Bleu clair : patients convalescents de la Covid-19.
Bleu foncé : vaccin Astra-Zeneca®.
Violet : vaccin Pfizer®.
Orange : vaccin Moderna®.
Rouge : un vaccin ARNm en troisième dose (effet «booster»).
On constate que l’effet «troisième dose» est très efficace et qu’il existe une perte de l’immunité au 6e mois pour les autres schémas vaccinaux.

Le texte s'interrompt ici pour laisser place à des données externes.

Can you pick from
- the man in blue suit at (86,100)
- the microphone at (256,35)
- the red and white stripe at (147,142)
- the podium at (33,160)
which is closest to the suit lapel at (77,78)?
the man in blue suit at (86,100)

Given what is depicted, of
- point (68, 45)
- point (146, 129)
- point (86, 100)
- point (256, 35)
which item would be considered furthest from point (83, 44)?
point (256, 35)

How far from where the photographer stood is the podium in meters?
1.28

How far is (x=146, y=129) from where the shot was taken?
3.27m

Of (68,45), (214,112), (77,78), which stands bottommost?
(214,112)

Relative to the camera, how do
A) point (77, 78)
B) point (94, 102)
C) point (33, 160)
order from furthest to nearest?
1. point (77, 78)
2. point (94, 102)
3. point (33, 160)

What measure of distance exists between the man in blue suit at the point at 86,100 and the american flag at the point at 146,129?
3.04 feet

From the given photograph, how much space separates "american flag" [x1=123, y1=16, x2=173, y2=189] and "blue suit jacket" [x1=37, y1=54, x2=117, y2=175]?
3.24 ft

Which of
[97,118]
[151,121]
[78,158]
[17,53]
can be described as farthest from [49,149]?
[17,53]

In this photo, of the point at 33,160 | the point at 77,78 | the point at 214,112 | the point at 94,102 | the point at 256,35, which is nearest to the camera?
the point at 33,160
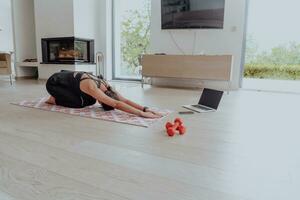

L’effet «booster» : ça marche ?

La «troisième dose» n'a pas été inventée pour l’Omicron. Ce sont les Israéliens qui l’ont rapidement imposée, constant une baisse de l’efficacité de l’immunité vaccinale contre la vague «Delta» (cf. newsletter n°62). Israël fut l’un des premiers pays à mener avec succès une campagne vaccinale de masse ; ce pays est aussi le premier à observer une baisse de l’efficacité desdits vaccins. 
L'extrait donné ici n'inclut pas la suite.